§ Exercise aim: Rewrite the lines starting at the line that contains "Of the options" and ending after the line that contains "what is closest". Replace "navy" with "gray" and keep everything else the same.
** start **
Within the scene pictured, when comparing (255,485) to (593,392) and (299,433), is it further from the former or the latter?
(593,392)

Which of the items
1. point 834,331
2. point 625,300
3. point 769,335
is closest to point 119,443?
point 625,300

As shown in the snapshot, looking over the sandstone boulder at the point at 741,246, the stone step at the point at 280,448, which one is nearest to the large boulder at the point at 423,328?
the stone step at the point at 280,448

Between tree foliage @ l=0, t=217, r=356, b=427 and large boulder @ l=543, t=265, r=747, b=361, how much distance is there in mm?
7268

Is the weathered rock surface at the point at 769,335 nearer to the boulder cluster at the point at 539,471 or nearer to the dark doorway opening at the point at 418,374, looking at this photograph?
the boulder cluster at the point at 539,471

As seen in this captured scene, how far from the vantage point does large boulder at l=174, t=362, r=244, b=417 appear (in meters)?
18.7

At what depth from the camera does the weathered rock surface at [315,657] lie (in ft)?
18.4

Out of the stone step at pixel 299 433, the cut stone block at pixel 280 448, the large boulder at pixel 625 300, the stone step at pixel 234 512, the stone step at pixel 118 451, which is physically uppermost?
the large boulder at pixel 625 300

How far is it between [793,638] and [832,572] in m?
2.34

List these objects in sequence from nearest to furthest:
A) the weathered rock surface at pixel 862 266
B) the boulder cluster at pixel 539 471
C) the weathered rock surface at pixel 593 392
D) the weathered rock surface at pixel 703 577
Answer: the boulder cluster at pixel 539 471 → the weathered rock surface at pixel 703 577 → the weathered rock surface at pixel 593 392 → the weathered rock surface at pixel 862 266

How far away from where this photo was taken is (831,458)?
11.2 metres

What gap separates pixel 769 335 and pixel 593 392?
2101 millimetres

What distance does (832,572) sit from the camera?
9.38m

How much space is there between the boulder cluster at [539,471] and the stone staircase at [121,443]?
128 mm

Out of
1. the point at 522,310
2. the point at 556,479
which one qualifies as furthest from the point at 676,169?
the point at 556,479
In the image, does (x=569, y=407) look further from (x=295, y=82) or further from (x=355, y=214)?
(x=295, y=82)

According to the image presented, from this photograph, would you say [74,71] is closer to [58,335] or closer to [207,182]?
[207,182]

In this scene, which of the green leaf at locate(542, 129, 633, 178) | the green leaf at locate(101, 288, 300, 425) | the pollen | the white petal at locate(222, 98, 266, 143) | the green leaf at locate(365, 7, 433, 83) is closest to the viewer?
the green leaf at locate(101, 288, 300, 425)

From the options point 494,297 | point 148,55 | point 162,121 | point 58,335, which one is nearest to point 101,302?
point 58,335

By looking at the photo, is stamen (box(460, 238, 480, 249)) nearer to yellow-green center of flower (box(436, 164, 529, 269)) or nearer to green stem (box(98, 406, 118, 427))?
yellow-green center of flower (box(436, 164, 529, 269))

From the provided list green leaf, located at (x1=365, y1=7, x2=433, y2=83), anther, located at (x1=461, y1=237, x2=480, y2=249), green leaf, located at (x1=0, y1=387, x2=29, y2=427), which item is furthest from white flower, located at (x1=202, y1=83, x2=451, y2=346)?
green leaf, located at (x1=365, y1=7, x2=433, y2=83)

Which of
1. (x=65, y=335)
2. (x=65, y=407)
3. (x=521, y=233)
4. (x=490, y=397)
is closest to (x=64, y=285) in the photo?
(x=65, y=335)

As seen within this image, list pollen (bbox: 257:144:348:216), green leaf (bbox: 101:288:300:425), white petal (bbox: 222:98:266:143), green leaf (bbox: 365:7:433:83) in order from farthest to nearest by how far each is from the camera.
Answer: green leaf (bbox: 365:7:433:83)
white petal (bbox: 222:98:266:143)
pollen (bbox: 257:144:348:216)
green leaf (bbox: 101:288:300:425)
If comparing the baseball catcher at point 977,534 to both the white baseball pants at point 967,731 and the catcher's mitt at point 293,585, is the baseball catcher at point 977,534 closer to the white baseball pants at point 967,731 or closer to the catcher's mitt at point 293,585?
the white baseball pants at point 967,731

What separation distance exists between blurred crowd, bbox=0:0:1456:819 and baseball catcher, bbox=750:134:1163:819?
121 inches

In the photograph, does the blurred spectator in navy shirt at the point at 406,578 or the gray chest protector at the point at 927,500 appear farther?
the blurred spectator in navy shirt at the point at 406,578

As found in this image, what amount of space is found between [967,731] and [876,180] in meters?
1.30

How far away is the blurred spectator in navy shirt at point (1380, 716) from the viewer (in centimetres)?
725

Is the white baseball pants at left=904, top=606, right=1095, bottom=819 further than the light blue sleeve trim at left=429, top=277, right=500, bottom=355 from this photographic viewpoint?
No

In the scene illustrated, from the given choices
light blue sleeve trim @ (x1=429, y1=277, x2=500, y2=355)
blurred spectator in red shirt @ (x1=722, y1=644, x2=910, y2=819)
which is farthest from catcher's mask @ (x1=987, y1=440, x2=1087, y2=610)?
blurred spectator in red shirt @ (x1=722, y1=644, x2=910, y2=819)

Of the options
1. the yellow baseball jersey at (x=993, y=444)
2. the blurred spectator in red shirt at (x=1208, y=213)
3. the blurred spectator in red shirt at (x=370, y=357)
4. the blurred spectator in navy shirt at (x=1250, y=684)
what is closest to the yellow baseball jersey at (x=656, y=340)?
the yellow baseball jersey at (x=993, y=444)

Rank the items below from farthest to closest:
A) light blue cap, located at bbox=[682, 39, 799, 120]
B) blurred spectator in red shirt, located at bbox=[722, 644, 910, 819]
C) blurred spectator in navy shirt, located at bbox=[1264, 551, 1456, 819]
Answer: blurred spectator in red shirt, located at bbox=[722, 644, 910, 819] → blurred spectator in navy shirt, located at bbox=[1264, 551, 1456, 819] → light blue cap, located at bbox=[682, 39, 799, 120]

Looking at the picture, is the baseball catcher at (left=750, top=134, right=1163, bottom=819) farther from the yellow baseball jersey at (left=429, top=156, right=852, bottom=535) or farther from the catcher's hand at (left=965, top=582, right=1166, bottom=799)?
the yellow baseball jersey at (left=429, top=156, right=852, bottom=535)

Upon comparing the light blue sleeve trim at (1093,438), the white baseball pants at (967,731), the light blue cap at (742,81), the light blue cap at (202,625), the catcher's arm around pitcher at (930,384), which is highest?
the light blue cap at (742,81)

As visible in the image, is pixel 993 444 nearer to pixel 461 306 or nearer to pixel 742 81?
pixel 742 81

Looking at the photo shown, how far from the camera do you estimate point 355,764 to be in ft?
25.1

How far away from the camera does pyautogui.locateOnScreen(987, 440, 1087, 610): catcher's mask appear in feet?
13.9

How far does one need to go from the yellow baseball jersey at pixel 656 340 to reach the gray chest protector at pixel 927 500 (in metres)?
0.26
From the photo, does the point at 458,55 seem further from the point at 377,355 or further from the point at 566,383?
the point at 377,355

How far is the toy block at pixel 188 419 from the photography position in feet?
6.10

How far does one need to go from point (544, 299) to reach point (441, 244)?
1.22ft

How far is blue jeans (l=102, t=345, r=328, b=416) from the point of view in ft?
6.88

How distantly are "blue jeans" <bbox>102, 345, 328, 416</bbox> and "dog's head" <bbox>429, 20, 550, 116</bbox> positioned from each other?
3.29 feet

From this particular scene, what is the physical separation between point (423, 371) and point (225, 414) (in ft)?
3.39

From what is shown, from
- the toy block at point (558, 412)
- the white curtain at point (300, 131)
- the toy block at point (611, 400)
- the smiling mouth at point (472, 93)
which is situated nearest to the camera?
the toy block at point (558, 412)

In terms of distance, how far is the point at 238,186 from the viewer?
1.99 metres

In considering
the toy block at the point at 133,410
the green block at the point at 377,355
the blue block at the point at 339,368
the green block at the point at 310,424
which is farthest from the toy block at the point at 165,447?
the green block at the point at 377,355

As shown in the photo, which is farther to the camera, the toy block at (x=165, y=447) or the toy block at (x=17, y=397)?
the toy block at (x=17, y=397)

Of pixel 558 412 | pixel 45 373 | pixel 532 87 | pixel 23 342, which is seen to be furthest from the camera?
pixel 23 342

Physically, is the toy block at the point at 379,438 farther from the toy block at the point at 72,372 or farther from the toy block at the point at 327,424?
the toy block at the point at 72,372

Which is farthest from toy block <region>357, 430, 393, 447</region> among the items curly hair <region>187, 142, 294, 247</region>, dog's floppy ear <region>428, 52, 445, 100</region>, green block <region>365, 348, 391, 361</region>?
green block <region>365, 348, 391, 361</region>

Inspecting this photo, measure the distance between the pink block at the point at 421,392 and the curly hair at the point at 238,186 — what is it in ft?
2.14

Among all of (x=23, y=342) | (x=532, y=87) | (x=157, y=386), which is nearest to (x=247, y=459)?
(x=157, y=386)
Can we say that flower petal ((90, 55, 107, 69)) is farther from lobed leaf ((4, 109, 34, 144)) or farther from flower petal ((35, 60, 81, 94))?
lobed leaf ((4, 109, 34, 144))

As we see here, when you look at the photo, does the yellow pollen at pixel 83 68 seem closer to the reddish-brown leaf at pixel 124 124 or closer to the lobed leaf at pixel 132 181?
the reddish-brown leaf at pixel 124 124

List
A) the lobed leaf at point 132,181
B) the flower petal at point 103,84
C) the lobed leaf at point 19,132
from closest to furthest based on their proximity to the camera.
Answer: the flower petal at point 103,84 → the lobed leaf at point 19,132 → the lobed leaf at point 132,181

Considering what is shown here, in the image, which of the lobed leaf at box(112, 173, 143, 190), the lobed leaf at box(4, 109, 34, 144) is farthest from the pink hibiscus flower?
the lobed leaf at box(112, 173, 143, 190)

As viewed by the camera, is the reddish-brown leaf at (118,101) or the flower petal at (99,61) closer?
** end **
§ Full solution:
Of the options
1. the yellow baseball jersey at (x=993, y=444)
2. the blurred spectator in red shirt at (x=1208, y=213)
3. the blurred spectator in red shirt at (x=370, y=357)
4. the blurred spectator in gray shirt at (x=1250, y=684)
what is closest to the yellow baseball jersey at (x=656, y=340)?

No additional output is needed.